## Exercise goal
Copy every line that contains the string "site" from the entries below.

## Input for this task
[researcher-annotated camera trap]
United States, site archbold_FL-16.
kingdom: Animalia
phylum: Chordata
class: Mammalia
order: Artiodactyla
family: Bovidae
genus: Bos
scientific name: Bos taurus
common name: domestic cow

* * *

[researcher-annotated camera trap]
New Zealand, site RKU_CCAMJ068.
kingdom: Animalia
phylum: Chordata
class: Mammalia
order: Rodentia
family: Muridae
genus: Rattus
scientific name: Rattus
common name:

## Result for this task
United States, site archbold_FL-16.
New Zealand, site RKU_CCAMJ068.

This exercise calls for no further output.